Billy (the astonishing Seth Judice) fell into dance purely by mistake. He was supposed to be taking boxing lessons to toughen him up, as he’s the baby of the family. His mother (a loving Gigi Watson) has died and he’s trying to cope. Luckily he has a supportive grandmother (a spunky Cheryl D. Singleton) who, once upon a time, loved to dance, and a best friend (a charming Shane Boucher) who marches to the beat of a different drum.

Kosoff’s spirited ensemble adds an element of electricity you don’t often see in such abundance. Every song works like gangbusters. The big production numbers pay off handsomely and the “small” moments that tug on your heartstrings will have you reaching for your tissues more than once. The righteous, pounding Solidarity number weaves together marching strikers, responding police and little girls in tutus, without collision or confrontation, in a choreographic feat which would give the Radio City Rockettes pause.

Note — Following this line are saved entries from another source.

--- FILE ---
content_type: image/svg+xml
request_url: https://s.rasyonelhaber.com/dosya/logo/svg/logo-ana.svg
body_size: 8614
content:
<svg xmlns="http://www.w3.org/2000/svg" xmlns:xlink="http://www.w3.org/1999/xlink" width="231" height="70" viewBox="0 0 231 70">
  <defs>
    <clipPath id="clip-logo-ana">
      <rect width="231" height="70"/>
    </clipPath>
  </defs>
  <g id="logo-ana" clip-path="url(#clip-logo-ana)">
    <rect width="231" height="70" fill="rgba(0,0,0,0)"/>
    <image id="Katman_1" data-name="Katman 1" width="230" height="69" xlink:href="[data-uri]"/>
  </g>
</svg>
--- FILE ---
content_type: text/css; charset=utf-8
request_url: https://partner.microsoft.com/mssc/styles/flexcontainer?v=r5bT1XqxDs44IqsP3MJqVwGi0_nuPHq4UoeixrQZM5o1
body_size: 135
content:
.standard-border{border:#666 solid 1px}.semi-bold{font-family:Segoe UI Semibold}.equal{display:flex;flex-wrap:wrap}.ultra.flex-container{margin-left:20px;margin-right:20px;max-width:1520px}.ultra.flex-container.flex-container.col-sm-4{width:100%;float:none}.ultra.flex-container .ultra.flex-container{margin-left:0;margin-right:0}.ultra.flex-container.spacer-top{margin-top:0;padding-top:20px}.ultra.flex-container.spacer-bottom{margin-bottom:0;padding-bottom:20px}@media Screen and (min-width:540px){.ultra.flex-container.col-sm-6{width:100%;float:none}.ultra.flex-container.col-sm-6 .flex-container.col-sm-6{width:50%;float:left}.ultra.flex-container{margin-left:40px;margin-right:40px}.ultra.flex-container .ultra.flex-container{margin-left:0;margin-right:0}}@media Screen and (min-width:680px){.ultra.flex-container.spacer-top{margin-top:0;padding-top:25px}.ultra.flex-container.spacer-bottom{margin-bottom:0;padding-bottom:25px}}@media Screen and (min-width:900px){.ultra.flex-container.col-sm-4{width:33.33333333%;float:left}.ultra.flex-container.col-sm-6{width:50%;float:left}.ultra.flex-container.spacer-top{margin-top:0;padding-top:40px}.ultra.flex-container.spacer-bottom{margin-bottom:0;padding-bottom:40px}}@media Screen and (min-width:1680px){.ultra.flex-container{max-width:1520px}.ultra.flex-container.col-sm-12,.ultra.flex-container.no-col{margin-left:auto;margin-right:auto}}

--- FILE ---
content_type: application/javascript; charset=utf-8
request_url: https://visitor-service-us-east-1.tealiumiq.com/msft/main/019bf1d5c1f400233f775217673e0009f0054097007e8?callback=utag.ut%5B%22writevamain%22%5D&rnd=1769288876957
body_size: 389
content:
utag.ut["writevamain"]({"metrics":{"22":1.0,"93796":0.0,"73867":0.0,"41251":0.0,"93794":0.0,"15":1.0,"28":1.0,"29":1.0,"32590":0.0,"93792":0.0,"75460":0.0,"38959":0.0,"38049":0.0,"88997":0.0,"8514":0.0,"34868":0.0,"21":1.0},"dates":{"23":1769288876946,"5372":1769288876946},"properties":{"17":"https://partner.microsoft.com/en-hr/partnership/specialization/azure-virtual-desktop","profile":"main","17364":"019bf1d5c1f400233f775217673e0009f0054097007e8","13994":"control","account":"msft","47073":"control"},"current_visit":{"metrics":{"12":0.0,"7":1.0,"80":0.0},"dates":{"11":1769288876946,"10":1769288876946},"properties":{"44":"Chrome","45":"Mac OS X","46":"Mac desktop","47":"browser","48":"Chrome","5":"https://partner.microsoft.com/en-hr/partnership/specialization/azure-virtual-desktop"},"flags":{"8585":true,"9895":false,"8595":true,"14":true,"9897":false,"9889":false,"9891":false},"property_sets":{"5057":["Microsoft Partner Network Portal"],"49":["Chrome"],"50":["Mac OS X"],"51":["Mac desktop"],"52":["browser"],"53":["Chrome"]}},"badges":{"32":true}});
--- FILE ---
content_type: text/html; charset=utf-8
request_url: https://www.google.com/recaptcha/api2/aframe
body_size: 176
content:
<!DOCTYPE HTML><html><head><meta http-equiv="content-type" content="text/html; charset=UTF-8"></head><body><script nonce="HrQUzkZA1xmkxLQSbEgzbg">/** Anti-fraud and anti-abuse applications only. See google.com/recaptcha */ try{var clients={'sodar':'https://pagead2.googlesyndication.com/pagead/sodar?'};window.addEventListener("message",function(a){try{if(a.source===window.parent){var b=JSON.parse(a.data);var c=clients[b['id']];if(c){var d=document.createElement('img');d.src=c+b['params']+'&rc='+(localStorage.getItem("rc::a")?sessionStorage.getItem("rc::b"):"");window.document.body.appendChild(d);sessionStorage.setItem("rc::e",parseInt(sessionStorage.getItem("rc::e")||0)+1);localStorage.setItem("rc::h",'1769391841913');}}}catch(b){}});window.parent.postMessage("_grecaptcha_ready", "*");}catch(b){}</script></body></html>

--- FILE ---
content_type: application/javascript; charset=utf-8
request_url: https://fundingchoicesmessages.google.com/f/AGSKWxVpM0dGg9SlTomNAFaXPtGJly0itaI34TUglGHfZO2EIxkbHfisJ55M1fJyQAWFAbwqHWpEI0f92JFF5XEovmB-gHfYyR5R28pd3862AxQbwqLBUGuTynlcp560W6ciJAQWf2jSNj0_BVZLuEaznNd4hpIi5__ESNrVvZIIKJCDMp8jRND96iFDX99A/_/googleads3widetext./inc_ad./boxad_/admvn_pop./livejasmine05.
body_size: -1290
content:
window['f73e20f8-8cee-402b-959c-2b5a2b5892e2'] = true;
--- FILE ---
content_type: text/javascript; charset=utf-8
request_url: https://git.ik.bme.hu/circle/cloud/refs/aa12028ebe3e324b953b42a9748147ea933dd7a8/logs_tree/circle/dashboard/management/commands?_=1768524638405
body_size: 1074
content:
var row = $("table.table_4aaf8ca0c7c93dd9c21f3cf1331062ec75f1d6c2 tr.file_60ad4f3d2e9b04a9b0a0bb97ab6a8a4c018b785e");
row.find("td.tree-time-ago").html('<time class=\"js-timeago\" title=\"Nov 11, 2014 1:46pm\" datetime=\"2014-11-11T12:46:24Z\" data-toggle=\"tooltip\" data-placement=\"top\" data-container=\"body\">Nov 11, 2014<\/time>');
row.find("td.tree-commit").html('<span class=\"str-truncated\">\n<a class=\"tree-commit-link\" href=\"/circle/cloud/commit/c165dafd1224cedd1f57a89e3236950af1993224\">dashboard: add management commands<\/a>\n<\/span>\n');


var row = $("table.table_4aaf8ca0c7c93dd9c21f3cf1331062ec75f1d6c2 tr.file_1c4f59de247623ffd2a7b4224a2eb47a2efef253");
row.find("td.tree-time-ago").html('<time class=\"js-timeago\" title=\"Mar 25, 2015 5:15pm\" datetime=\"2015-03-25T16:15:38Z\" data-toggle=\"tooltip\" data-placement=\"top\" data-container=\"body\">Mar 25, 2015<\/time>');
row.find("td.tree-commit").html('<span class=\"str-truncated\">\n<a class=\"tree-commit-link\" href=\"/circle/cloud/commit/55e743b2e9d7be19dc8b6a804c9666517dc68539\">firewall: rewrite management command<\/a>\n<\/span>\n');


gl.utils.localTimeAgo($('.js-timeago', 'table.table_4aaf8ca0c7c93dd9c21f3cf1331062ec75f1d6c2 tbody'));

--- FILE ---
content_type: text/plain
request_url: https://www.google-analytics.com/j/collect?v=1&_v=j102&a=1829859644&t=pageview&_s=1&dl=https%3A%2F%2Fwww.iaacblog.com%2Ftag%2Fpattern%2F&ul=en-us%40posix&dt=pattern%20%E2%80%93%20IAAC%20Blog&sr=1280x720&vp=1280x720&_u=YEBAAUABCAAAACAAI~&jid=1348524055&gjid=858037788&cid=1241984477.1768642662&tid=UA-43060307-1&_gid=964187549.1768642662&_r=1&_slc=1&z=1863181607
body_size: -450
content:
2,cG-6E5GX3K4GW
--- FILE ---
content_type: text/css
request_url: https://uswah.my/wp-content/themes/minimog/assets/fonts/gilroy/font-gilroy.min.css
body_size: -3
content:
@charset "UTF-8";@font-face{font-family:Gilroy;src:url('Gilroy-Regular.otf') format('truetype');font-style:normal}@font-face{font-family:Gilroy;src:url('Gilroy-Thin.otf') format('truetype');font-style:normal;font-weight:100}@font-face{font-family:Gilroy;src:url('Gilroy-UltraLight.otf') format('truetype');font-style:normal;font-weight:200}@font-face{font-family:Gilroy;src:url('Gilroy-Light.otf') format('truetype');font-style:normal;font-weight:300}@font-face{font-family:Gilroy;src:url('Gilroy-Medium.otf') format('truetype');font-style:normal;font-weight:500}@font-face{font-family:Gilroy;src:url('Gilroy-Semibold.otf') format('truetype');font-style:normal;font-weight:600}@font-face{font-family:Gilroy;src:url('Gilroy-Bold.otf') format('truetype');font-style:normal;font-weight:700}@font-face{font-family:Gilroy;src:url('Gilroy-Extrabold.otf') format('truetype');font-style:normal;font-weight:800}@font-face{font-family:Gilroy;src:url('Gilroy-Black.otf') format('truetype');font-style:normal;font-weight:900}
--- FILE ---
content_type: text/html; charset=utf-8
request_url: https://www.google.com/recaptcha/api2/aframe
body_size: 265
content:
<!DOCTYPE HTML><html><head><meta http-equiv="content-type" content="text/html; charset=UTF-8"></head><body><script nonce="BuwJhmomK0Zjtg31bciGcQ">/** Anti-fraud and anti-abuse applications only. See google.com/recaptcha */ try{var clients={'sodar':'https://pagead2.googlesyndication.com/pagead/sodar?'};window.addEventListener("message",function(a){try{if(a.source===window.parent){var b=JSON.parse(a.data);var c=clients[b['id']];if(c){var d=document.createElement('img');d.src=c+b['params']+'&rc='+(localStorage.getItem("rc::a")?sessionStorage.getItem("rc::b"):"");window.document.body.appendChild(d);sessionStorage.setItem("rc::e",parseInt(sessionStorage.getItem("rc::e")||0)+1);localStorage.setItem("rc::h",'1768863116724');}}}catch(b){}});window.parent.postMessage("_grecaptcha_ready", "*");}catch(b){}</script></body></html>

The Wheelock production has a cast of stellar performers, many of whom headline shows around town. For instance, Aimee Doherty as the dance teacher who corrals Billy into her class, plays her flinty on the outside while letting us know she’s pleased to no end to be able to mentor and stand up for the sweet, talented boy. That means she’s taking on Neil Gustafson as his stalwart, unyielding father and Jared Troilo as his hot headed, macho brother. Gustafson has a shattering song about his dead wife, Deep Into The Ground, which he nails in a heart breaking solo.

Peter S. Adams is another local star who shines as Big Davey, coalminer, hard-boiled striker and –would you believe, he’s kicking up his heels in the production numbers! Mark Soucy, too, crisply leads the police in riot formation, as they parade in the choreographed pandemonium. John Davin, as well, delivers lots of laughs as the hard-nosed boxing instructor not afraid to flatten his young charges.

Gary Thomas Ng nearly steals the show in the “boogie” scene as the stodgy rehearsal pianist who can “shuffle off to Buffalo” with the best of them! Speaking of scene stealing, a wee actor named Ben Choi-Harris is pretty good at theater larceny. Lily Ramras gets to play the bratty ballet dancer, daughter of the teacher and she’s awfully good at it, too. Byron Darden is quite amusing as the “posh dad” at the big audition and Will Christmann is a standout as the future Billy.

If you know the musical, you’ll be surprised how well this tightened version tells the story and you’ll be astonished at what Matthew T. Lazure has done with a compact set; with Franklin Meissner Jr’s captivating lighting, with Melissa Miller’s ingenious costumes and most of all, with the ensemble of players who give it their all.